What you should do: Restate exactly the lines of the entries below, beginning with the first and ending with the line that holds "Please be specific". Pictures are not copied.

Task input:
══════════════════════════════

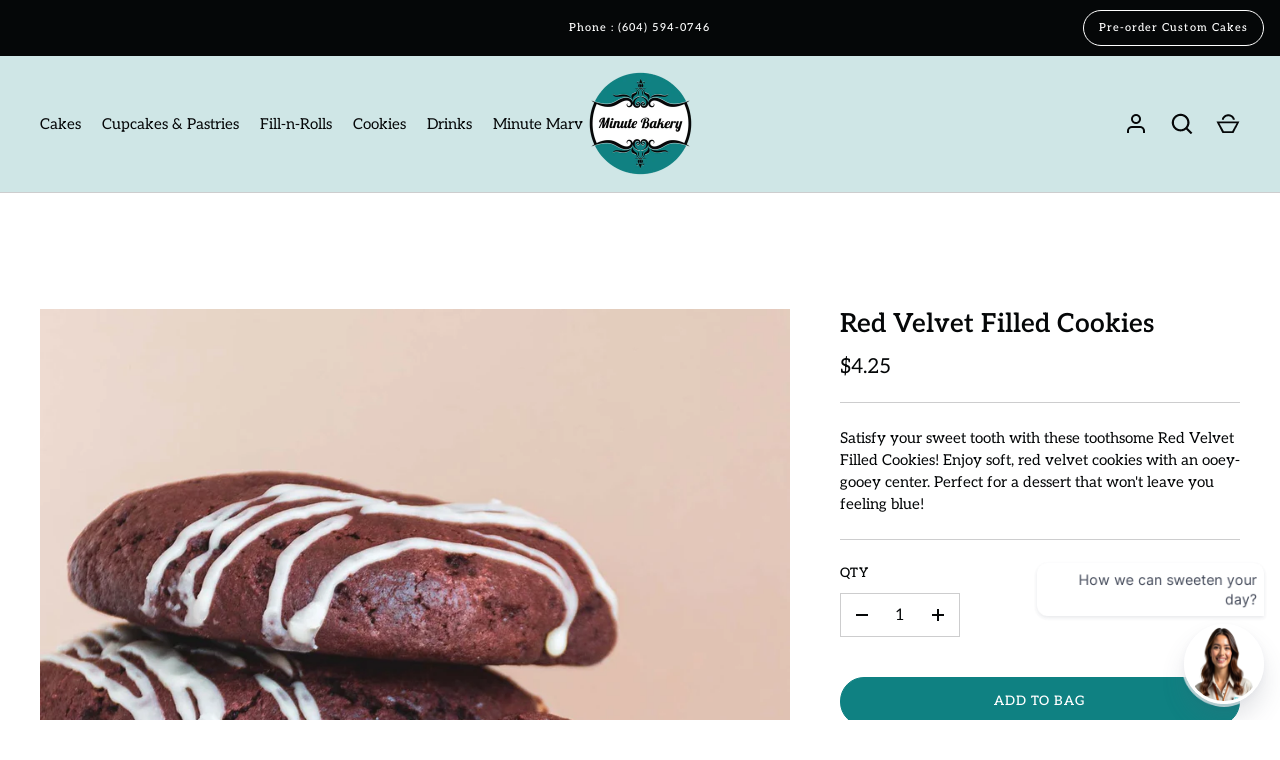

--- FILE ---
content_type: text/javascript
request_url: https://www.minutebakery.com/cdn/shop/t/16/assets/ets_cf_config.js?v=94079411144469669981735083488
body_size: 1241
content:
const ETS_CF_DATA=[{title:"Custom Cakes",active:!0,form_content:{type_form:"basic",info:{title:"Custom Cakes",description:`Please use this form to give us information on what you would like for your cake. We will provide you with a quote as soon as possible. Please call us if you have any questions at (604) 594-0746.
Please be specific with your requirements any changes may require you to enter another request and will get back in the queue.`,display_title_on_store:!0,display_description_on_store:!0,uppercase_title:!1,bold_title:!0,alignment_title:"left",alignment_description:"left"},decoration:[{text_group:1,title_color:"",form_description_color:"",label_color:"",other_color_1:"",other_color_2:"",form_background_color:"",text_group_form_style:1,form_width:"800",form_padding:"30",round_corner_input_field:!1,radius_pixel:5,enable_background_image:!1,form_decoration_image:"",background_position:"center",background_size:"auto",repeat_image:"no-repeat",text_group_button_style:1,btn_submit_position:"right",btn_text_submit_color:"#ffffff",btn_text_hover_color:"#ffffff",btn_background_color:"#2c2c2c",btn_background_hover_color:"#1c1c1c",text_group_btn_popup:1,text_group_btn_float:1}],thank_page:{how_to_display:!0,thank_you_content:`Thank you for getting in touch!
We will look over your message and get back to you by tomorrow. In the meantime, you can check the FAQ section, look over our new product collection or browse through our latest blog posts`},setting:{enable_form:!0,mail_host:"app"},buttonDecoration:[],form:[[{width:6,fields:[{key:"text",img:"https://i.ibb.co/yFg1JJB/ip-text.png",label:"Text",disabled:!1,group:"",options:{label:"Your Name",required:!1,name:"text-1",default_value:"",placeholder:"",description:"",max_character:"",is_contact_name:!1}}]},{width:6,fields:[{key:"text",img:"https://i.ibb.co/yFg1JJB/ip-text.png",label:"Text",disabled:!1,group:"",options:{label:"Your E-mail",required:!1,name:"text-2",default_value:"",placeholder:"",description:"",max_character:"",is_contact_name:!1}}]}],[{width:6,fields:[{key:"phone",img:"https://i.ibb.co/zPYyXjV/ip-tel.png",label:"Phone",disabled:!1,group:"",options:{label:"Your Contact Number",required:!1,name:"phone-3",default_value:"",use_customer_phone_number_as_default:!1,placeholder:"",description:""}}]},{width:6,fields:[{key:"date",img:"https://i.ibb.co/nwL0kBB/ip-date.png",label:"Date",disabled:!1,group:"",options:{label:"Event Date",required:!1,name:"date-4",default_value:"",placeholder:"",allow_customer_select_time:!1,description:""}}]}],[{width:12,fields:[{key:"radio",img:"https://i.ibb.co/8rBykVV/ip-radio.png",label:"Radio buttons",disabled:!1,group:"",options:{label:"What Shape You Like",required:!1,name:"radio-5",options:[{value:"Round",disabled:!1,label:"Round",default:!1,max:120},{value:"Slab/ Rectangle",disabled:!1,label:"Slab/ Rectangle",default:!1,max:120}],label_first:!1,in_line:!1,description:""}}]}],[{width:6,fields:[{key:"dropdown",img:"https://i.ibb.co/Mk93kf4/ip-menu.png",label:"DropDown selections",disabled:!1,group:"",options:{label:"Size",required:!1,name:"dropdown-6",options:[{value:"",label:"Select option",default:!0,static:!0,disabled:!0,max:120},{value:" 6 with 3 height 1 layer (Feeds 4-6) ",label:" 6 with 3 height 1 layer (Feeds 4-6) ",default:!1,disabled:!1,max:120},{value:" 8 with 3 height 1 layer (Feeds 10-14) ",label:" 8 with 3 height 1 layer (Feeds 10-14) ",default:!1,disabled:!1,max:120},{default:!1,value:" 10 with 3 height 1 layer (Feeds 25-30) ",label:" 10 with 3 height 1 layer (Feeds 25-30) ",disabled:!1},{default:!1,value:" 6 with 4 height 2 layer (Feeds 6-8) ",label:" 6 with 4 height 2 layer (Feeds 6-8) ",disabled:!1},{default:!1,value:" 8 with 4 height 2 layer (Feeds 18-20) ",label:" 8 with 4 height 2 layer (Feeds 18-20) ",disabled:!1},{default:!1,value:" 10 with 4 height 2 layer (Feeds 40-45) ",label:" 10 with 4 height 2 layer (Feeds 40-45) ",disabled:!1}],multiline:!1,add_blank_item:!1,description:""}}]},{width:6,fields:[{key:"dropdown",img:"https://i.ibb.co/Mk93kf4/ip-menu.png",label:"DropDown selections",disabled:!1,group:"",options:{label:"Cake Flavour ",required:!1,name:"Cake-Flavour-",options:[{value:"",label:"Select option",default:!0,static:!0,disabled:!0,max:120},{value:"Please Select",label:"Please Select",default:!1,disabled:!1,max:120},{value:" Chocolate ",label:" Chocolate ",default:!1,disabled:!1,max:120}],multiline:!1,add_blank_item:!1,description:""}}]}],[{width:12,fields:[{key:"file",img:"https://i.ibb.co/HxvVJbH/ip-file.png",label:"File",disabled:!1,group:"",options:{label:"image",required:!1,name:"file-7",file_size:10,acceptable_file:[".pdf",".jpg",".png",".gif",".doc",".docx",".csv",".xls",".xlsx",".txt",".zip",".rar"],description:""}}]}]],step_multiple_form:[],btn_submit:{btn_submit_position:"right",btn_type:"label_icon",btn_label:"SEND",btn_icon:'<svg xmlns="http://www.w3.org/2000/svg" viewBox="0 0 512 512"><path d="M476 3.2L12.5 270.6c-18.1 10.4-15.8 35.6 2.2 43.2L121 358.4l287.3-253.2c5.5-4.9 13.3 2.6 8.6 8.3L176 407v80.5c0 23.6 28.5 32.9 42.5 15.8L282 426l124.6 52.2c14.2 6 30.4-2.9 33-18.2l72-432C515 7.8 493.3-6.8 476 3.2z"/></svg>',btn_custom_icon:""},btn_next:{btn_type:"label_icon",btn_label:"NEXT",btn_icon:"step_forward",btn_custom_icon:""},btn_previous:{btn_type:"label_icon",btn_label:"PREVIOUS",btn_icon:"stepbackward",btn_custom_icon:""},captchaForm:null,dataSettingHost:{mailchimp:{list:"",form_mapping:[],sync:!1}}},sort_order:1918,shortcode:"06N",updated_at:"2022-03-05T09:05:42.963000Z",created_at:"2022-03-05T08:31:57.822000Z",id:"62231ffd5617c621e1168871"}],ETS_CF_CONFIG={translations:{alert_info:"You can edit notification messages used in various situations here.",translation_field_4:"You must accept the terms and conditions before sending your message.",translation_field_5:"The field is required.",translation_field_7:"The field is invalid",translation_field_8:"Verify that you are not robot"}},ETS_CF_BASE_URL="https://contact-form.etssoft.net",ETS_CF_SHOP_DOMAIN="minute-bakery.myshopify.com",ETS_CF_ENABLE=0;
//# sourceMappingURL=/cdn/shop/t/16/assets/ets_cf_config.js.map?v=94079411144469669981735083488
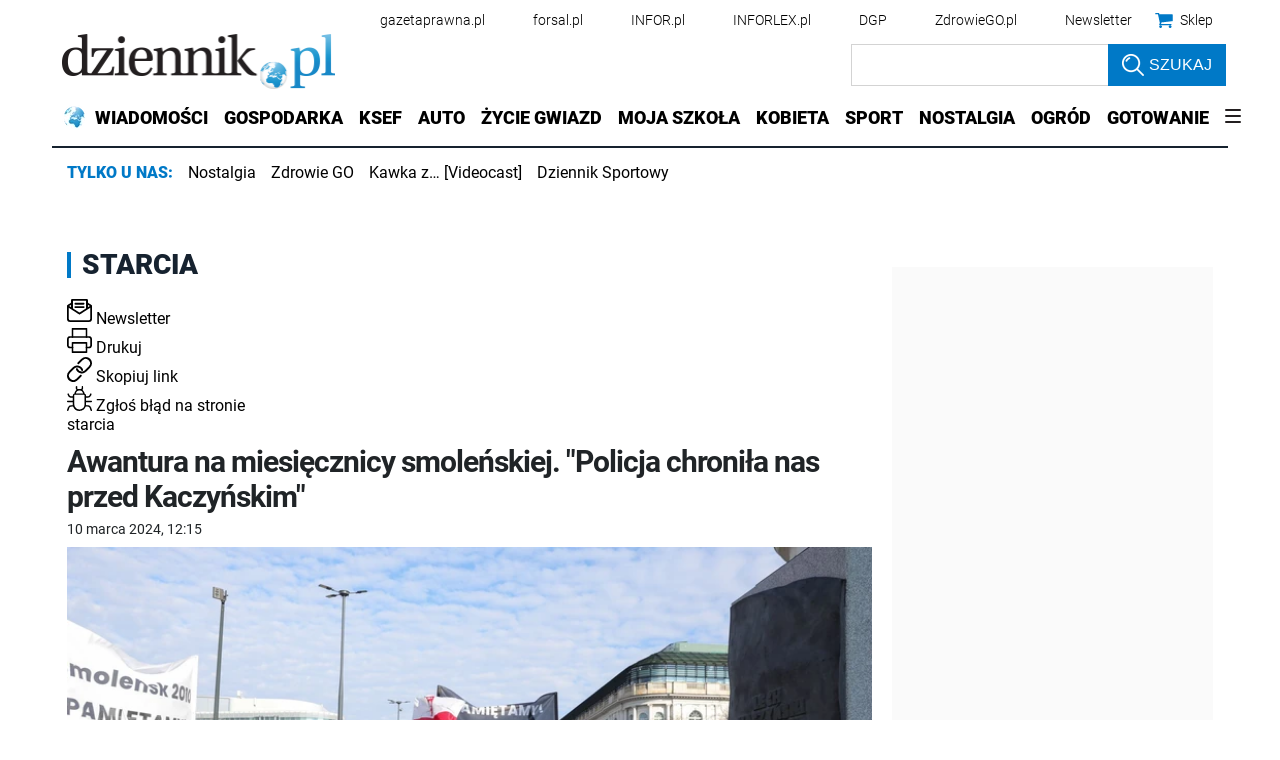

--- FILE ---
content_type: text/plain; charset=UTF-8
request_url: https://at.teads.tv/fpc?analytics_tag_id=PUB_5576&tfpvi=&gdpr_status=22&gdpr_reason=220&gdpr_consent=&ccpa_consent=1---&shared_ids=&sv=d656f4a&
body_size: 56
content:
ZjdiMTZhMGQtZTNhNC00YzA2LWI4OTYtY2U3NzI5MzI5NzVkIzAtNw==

══════════════════════════════

Expected answer:
--- FILE ---
content_type: text/javascript
request_url: https://www.minutebakery.com/cdn/shop/t/16/assets/ets_cf_config.js?v=94079411144469669981735083488
body_size: 1241
content:
const ETS_CF_DATA=[{title:"Custom Cakes",active:!0,form_content:{type_form:"basic",info:{title:"Custom Cakes",description:`Please use this form to give us information on what you would like for your cake. We will provide you with a quote as soon as possible. Please call us if you have any questions at (604) 594-0746.
Please be specific with your requirements any changes may require you to enter another request and will get back in the queue.`,display_title_on_store:!0,display_description_on_store:!0,uppercase_title:!1,bold_title:!0,alignment_title:"left",alignment_description:"left"},decoration:[{text_group:1,title_color:"",form_description_color:"",label_color:"",other_color_1:"",other_color_2:"",form_background_color:"",text_group_form_style:1,form_width:"800",form_padding:"30",round_corner_input_field:!1,radius_pixel:5,enable_background_image:!1,form_decoration_image:"",background_position:"center",background_size:"auto",repeat_image:"no-repeat",text_group_button_style:1,btn_submit_position:"right",btn_text_submit_color:"#ffffff",btn_text_hover_color:"#ffffff",btn_background_color:"#2c2c2c",btn_background_hover_color:"#1c1c1c",text_group_btn_popup:1,text_group_btn_float:1}],thank_page:{how_to_display:!0,thank_you_content:`Thank you for getting in touch!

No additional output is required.